After taking a 1-2 fastball maybe an inch off the plate, Mike Moustakas served the game-tying single over Goins’ head.
“Looking at the inning, we just had some really good at-bats,” Royals closer Wade Davis said. “We had some hits fall in. We didn’t really torch him or anything like that. That’s just the kind of pitcher he is. Every time you watch him pitch, every single pitch is going to be the most competitive pitch he throws. I would definitely stick with that guy too.”
With two outs, Alex Gordon smacked a double to right-center, giving the Royals their first lead of the game and Alex Rios added an RBI grounder.

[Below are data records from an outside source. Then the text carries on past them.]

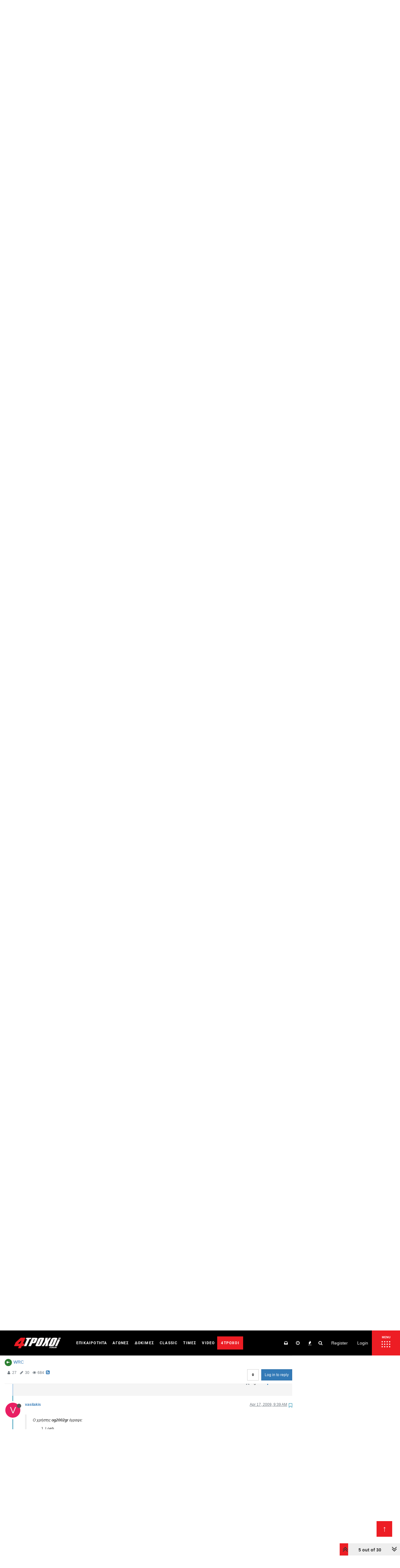

--- FILE ---
content_type: text/plain; charset=UTF-8
request_url: https://forum.4troxoi.gr/socket.io/?EIO=4&transport=polling&t=Pm46woY&sid=6TckSuTPQDz5MDUXAEDL
body_size: 111
content:
40{"sid":"AHKMQ18MJ1VJzHT4AEDM"}42["checkSession",0]42["setHostname","4troxoi-web-prod-2"]

--- FILE ---
content_type: text/plain; charset=UTF-8
request_url: https://forum.4troxoi.gr/socket.io/?EIO=4&transport=polling&t=Pm46wbT
body_size: 119
content:
0{"sid":"6TckSuTPQDz5MDUXAEDL","upgrades":["websocket"],"pingInterval":25000,"pingTimeout":20000}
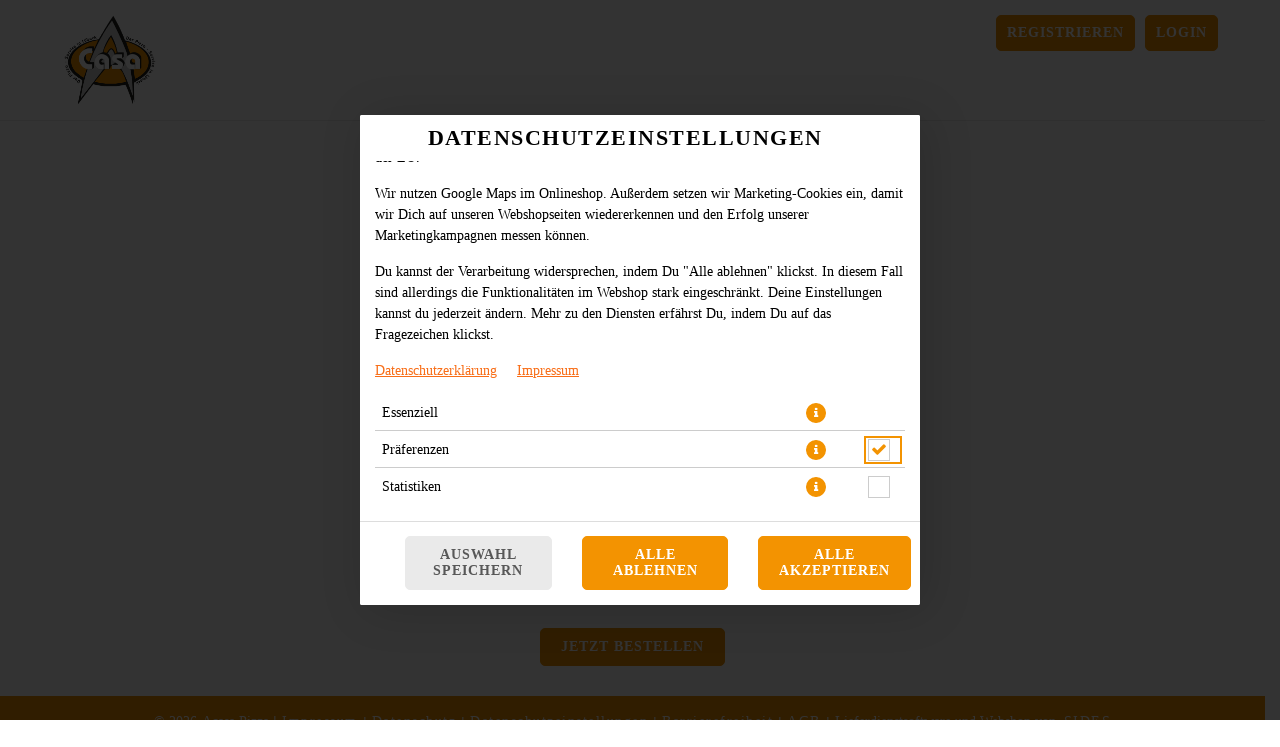

--- FILE ---
content_type: text/css
request_url: https://www.acasa-pizza.de/theme/css/Widgets/shopping-cart-widget.css?v=8e2bf1ea29531030358dc13c06ffa12a3d656827.1260
body_size: 1274
content:
#shopping-cart-widget {
    position: absolute;
    background: #216826;

    /*height: 58px;*/
    width: 236px;

    top: 100px;
    right: 0;

    color: #ffffff;

    -webkit-border-bottom-right-radius: 2px;
    -webkit-border-bottom-left-radius: 2px;
    -moz-border-radius-bottomright: 2px;
    -moz-border-radius-bottomleft: 2px;
    border-bottom-right-radius: 2px;
    border-bottom-left-radius: 2px;
}

@media (max-width: 1050px) {
    #shopping-cart-widget {
        top: 79px;
    }
}

#shopping-cart-widget .shopping-cart-placholder {
    width: 100%;
    height: 90px;
}

#shopping-cart-widget .row-fluid {
    width: 94%;
    padding: 0;
    margin: 2px 3% 0 3%;
}
#shopping-cart-widget .row-fluid div {
    min-height: 0;
}

#shopping-cart-widget .shopping-card-head {
    margin: 0;
    padding: 2px 3% 0;
    cursor: pointer;
}

#shopping-cart-widget .headline {
    padding-top: 8px;
    font-size:18px;
    letter-spacing: 0.05em;
    font-family: 'Roboto Flex';
}

#shopping-cart-widget .shopping-cart-bottom {
    position: absolute;
    width: 100%;
    bottom: 0;
    background: #1A511E;
}
#shopping-cart-widget .box-shadow-top {
    box-shadow: 0 -3px 3px -3px #FFFFFF;
}
#shopping-cart-widget .box-shadow-bottom {
    box-shadow: 0 3px 3px -3px #FFFFFF;
}

#shopping-cart-widget .shopping-cart-amount {

}
#shopping-cart-widget .shopping-cart-price {
    text-align: right;
    font-weight: bold;
    padding-right: 16px;
    white-space: nowrap;
}
#shopping-cart-widget .shopping-cart-deposit-price {
    text-align: right;
    padding-right: 16px;
    white-space: nowrap;
}
#shopping-cart-widget .shopping-cart-min-val {
    font-size: 10px;
    margin-bottom: 41px;
}

#shopping-cart-widget .show-shopping-cart, #shopping-cart-widget .hide-shopping-cart {
    width: 100px;
    height: 41px;
    position: absolute;
    bottom: 0;

    background: #113d15;
    line-height: 41px;
    text-align: center;
    cursor: pointer;

    -webkit-border-bottom-left-radius: 2px;
    -moz-border-radius-bottomleft: 2px;
    border-bottom-left-radius: 2px;
}

#shopping-cart-widget .hide-shopping-cart {
    display: none;
}

#shopping-cart-widget .goto-shopping-cart {
    width: 100%;
    height: 27px;
    position: absolute;
    bottom: 0;

    border-top: 1px solid #77a37a;

    padding: 7px 0;

    line-height: 27px;
    font-size: 11px;
    text-align: right;

    -webkit-border-bottom-right-radius: 2px;
    -moz-border-radius-bottomright: 2px;
    border-bottom-right-radius: 2px;
}
#shopping-cart-widget .goto-shopping-cart .btn {
    margin: 0 7px 0 0;
    padding: 4px;

    font-size: 14px;

    line-height: 0;

    text-transform: none;

    vertical-align: middle;
}

#shopping-cart-widget .shopping-card-content-preloader {
    display: none;
    text-align: center;
    padding-top:5px
}

#shopping-cart-widget .shopping-card-content {
    overflow-y: auto;
    -webkit-overflow-scrolling: touch;
    display: none;
    min-width: 382px;
    position: relative;
}

#shopping-cart-widget .btn-primary:hover,
#shopping-cart-widget .btn-primary:focus,
#shopping-cart-widget .btn-primary:active,
#shopping-cart-widget .btn-primary.active,
#shopping-cart-widget .btn-primary.disabled,
#shopping-cart-widget .btn-primary[disabled] {
    background: #1A511E;
    border-color: #1A511E;
}


#shopping-cart-widget table.warenkorb {
    width: 365px;
    font-size: 13px;
    line-height: 1.3em;

    margin: 10px 0;
}

#shopping-cart-widget table.ingredients {
    margin-top: 10px;
    width: 100%;
}

#shopping-cart-widget table.ingredients td {
    padding-right: 10px;
    font-size: 12px;
}

#shopping-cart-widget .zutaten, #shopping-cart-widget .edit_sum {
    vertical-align: bottom;
}

#shopping-cart-widget table.ingredients .articlesumprice {
    width: 55px;
}
#shopping-cart-widget table.ingredients .articlesumprice hr {
    border-bottom-width: 1px;
    height: 3px;
    margin: 2px 0px;
}





#shopping-cart-widget .artikelname,
#shopping-cart-widget .artikelsumme {
    font-weight: bold;
}

#shopping-cart-widget .artikelsumme {
    text-align: right;
    padding-top: 5px;
}

#shopping-cart-widget .artikelname,
#shopping-cart-widget .articleprice {
    vertical-align: middle;
}

#shopping-cart-widget .articleprice {
    padding-right: 10px;
    text-align: right;
    font-size: 12px;
}

#shopping-cart-widget .menuslot-head {
    font-weight: bold;
}

#shopping-cart-widget .editRow {
    text-align: right;
    white-space: nowrap;
}

#shopping-cart-widget .basket-article-amount {
    display: inline-block;
    padding: 2px 5px 0px 5px;
}

#shopping-cart-widget .artikelEdit {
    /*padding-top: 5px;*/
    text-align: right;
    white-space: nowrap;
}


#shopping-cart-widget .menu_ingredient_name {
    padding-left: 25px !important;
}


#shopping-cart-widget tfoot td {
    font-weight: bold;
}



#shopping-cart-widget .toppingsumme,
#shopping-cart-widget .articlesumprice,
#shopping-cart-widget .articleprice,
#shopping-cart-widget .artikelsumme,
#shopping-cart-widget .zwischensummePreis,
#shopping-cart-widget .versandgebuehrPreis,
#shopping-cart-widget .gesamtsummePreis,
#shopping-cart-widget .minbestellwertPreis {
    text-align: right;
    white-space: nowrap;
}






#shopping-cart-widget .btn-micro {
    margin: 0;
}


#shopping-cart-widget a {
    color: #ffffff;
}

#shopping-cart-widget i {
    font-size: 120%;
}

#shopping-cart-widget .shopping-cart-shipping-cost {
    font-size: 10px;
    text-align: right;
    padding-right: 13px;
}


#shopping-cart-widget table.warenkorb td.article-comment {
    margin-top: 15px;
    font-weight: bold;
    word-break: break-all;
}


/* BOXEN */
#shopping-cart-widget tbody.box-item .box-name {
    cursor: pointer;
}



/* EMPFEHLUNGEN */
#shopping-cart-widget .shopping-cart-recommendation-headline {
    text-align: center;
}
#shopping-cart-widget .shopping-cart-recommendation-articles {
    display: flex;
    flex-direction: row;
    overflow-x: auto;
    width: 100%;
    max-width: 100%;
}

#shopping-cart-widget .shopping-cart-recommendation-articles .recommendation-article {
    display: flex;
    flex-direction: column;
    min-width: 100px;
    padding: 7px;
}

#shopping-cart-widget .shopping-cart-recommendation-articles .recommendation-article .recommendation-article__image {
    display: block;
    position: relative;
    width: 100%;
    height: 90px;
    overflow: hidden;
}

#shopping-cart-widget .shopping-cart-recommendation-articles .recommendation-article .recommendation-article__image img {
    display: block;
    position: absolute;
    top: 50%;
    left: 50%;
    width: auto;
    max-width: none;
    height: 100%;
    transform: translate(-50%,-50%);
}

#shopping-cart-widget .shopping-cart-recommendation-articles .recommendation-article .recommendation-article__price-infos {
    font-size: small;
}


--- FILE ---
content_type: text/css
request_url: https://sd-media.simplydelivery.io/5eafdff1322e8/webshop/css/mandant.css?v=1730910471
body_size: 368
content:
html{--cl-p:#f39301;--cl-pl:#ffc533;--cl-pd:#c16100;--cl-s:#000000;--cl-sl:#323232;--cl-sd:#000000;--cl-t:#000000;--cl-tl:#323232;--cl-td:#000000;--cl-q:#000000;--cl-ql:#323232;--cl-qd:#000000;--cl-bg:#ffffff;--cl-bgl:#ffffff;--cl-bgd:#cdcdcd;--cl-ff:#000000;--cl-ffl:#323232;--cl-ffd:#000000;--cl-l:#f86e18;--cl-ll:#ffa04a;--cl-ld:#c63c00;--br-radius:5px;--br-radius-l:1px;--br-radius-ll:2px;--img-bg:none;--bg-positon:center center;--bg-repeat:no-repeat;--bg-size:cover;--ff:inherit;--ff-h:inherit;}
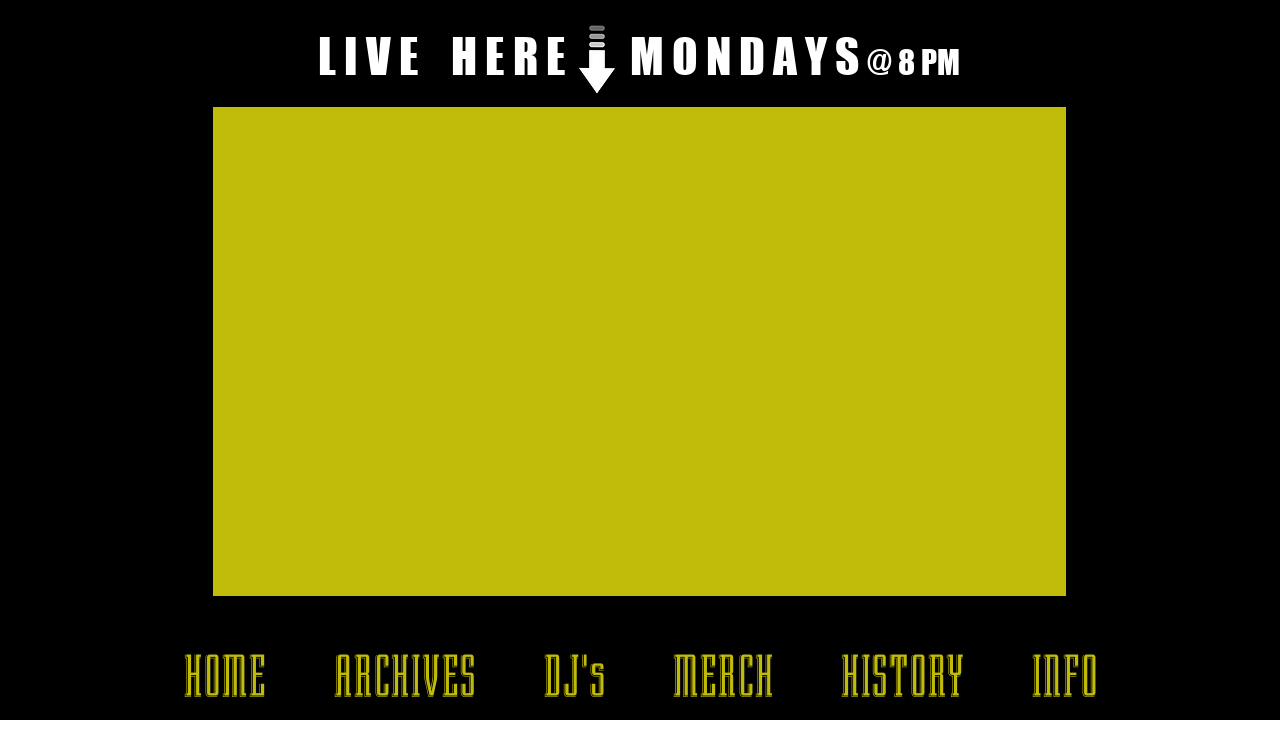

--- FILE ---
content_type: text/html; charset=utf-8
request_url: https://www.google.com/recaptcha/api2/aframe
body_size: 265
content:
<!DOCTYPE HTML><html><head><meta http-equiv="content-type" content="text/html; charset=UTF-8"></head><body><script nonce="hMa82rSA8drtgZDoFYITLw">/** Anti-fraud and anti-abuse applications only. See google.com/recaptcha */ try{var clients={'sodar':'https://pagead2.googlesyndication.com/pagead/sodar?'};window.addEventListener("message",function(a){try{if(a.source===window.parent){var b=JSON.parse(a.data);var c=clients[b['id']];if(c){var d=document.createElement('img');d.src=c+b['params']+'&rc='+(localStorage.getItem("rc::a")?sessionStorage.getItem("rc::b"):"");window.document.body.appendChild(d);sessionStorage.setItem("rc::e",parseInt(sessionStorage.getItem("rc::e")||0)+1);localStorage.setItem("rc::h",'1762928419195');}}}catch(b){}});window.parent.postMessage("_grecaptcha_ready", "*");}catch(b){}</script></body></html>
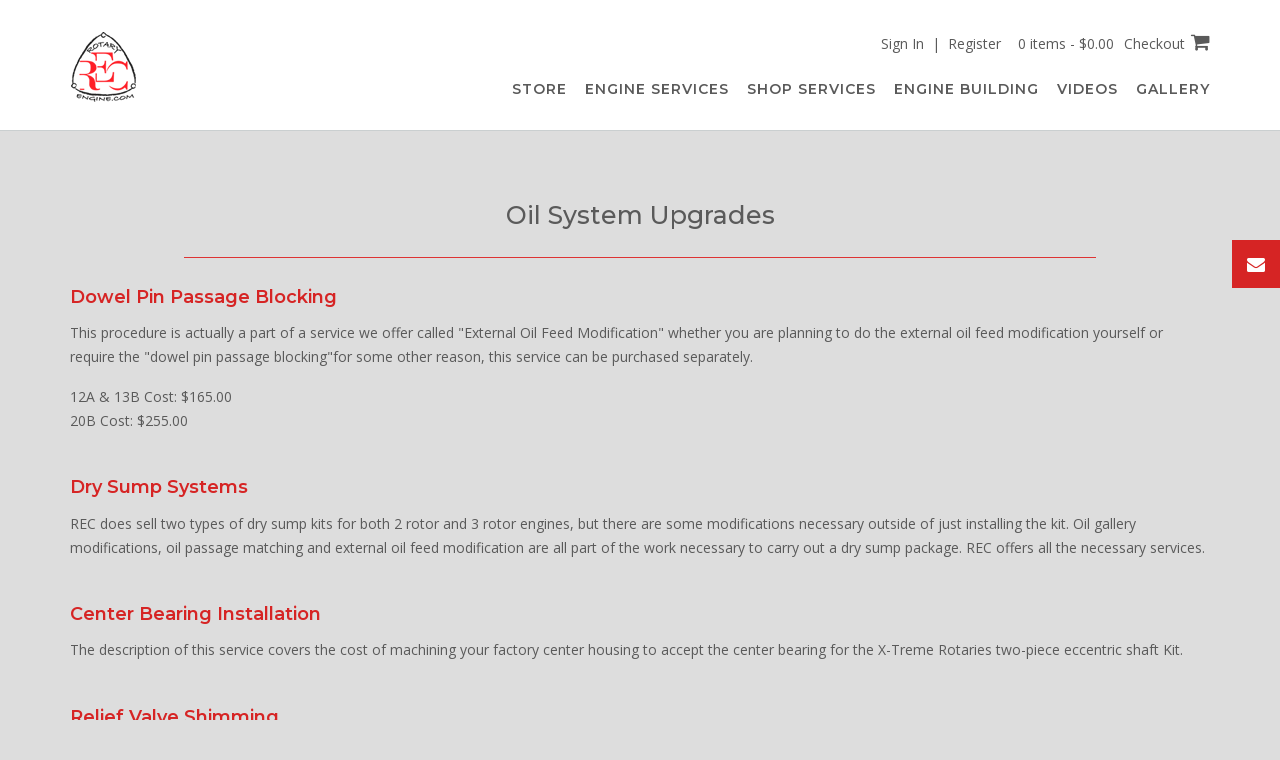

--- FILE ---
content_type: text/css
request_url: https://rotaryengine.com/wp-content/uploads/siteorigin-widgets/sow-headline-default-d7574e86182e-496.css?ver=6.9
body_size: 1293
content:
.so-widget-sow-headline-default-d7574e86182e-496 .sow-headline-container h2.sow-headline {
  
  text-align: center;
  
  line-height: 1.4em;
  
  
  
}
@media (max-width: 780px) {
  .so-widget-sow-headline-default-d7574e86182e-496 .sow-headline-container h2.sow-headline {
    text-align: center;
  }
}
.so-widget-sow-headline-default-d7574e86182e-496 .sow-headline-container h3.sow-sub-headline {
  
  text-align: center;
  
  line-height: 1.4em;
  
  
  
}
@media (max-width: 780px) {
  .so-widget-sow-headline-default-d7574e86182e-496 .sow-headline-container h3.sow-sub-headline {
    text-align: center;
  }
}
.so-widget-sow-headline-default-d7574e86182e-496 .sow-headline-container .decoration {
  line-height: 0em;
  text-align: center;
  margin-top: 20px;
  margin-bottom: 20px;
}
@media (max-width: 780px) {
  .so-widget-sow-headline-default-d7574e86182e-496 .sow-headline-container .decoration {
    text-align: center;
  }
}
.so-widget-sow-headline-default-d7574e86182e-496 .sow-headline-container .decoration .decoration-inside {
  height: 1px;
  display: inline-block;
  border-top: 1px solid #dd3333;
  width: 100%;
  max-width: 80%;
}
.so-widget-sow-headline-default-d7574e86182e-496 .sow-headline-container *:first-child {
  margin-top: 0 !important;
}
.so-widget-sow-headline-default-d7574e86182e-496 .sow-headline-container *:last-child {
  margin-bottom: 0 !important;
}

--- FILE ---
content_type: text/css
request_url: https://rotaryengine.com/wp-content/uploads/so-css/so-css-citylogic.css?ver=1679430472
body_size: -56
content:
.page .entry-title {
display: none;
}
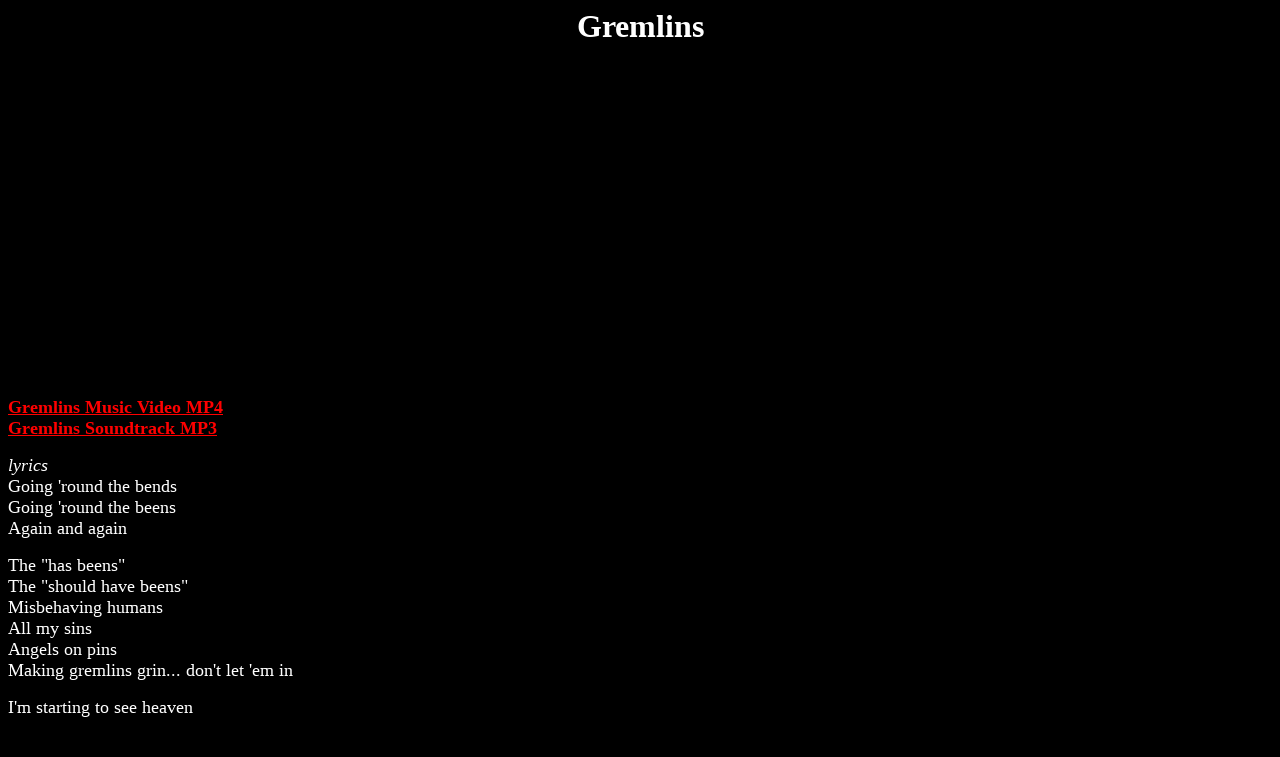

--- FILE ---
content_type: text/html
request_url: http://membrane.com/labyrinth/Gremlins.html
body_size: 1875
content:
<html>
<head>
<meta NAME="description" CONTENT="Free song and music video.  MP3, MP4, lyrics and liner notes.">
<title>Gremlins: Song From The Labyrinth Soundtrack</title>
</head>
<body BGCOLOR="#000000" link="#FF0000" text="#FFFFFF">
<h1 align="center">Gremlins</h1>
<p>
<center>
<iframe width="560" height="315" src="https://www.youtube.com/embed/8Ohk89oJlEc" frameborder="0" allowfullscreen></iframe>
</center>
<p>
<font size="+1">
<strong><a href="Gremlins-Music-Video.mp4">Gremlins Music Video MP4</a><br>
<a href="Gremlins.mp3">Gremlins Soundtrack MP3</a></strong>
<p>
<i>lyrics</i><br>
Going 'round the bends<br>
Going 'round the beens<br>
Again and again
<p>
The "has beens"<br>
The "should have beens"<br>
Misbehaving humans<br>
All my sins<br>
Angels on pins<br>
Making gremlins grin... don't let 'em in<p>

I'm starting to see heaven<br>
Goin' 'round where I've been<br>
Going 'round the bends<br>
Going 'round the beens<br>
Again and again
<p>

Time for me<br>
To get free<br>
Embracing humanity<br>
Gonna cease<br>
This siege<br>
Seize release... yes, please!

<p>
ABOUT THE SONG<br>
Style: ExperiMental Music<br>
Chords: C E Am / D A E / C E A<br>
Recording: digital 3-track stereo
<p>
Daniel -- Vocals, Martin Guitar, Keyboards,
Synthesizers and an Alesis Vortex controller to Korg software (microKorg, Yamaha PSR-740, Casio WK-3500, miniNova, and a couple pedals)
<p>
by Daniel Brouse

<h3 align="center"><a href="index.html">Back to The Labyrinth</a></h3>

<center>
<hr>
<p>
<ADDRESS>
<font size="1">All music is written and recorded spontaneously.<br>
c <a href="../welcome2.html">The Philadelphia Spirit Experiment</a>
 Publishing Company<br>
These graphics, images, text copy, sights, or sounds may not be used without our expressed written.</font>
</ADDRESS>
</center>
</body>
</html>


Price’s dominance the previous six innings was wasted in a five-hit, five-run, seventh-inning barrage, but Gibbons never really considered going away from him before Gordon’s at-bat.
“He’s one pitch away from getting out of that,” Gibbons said. “And, of course, the big hit by Gordo with a good at-bat, so it was unfortunate. You can’t really pitch a better game to that point anyway. He did a hell of a job.”
Price, who was acquired from Detroit at the trade deadline, dropped to 0-7 in seven career postseason starts. He struck out seven in the first six innings and finished with a Jays record-tying eight in 6 2/3 innings.
“He held them at check,” Gibbons said. “He didn’t break a sweat before that seventh inning. … Deserve better, that’s for sure.”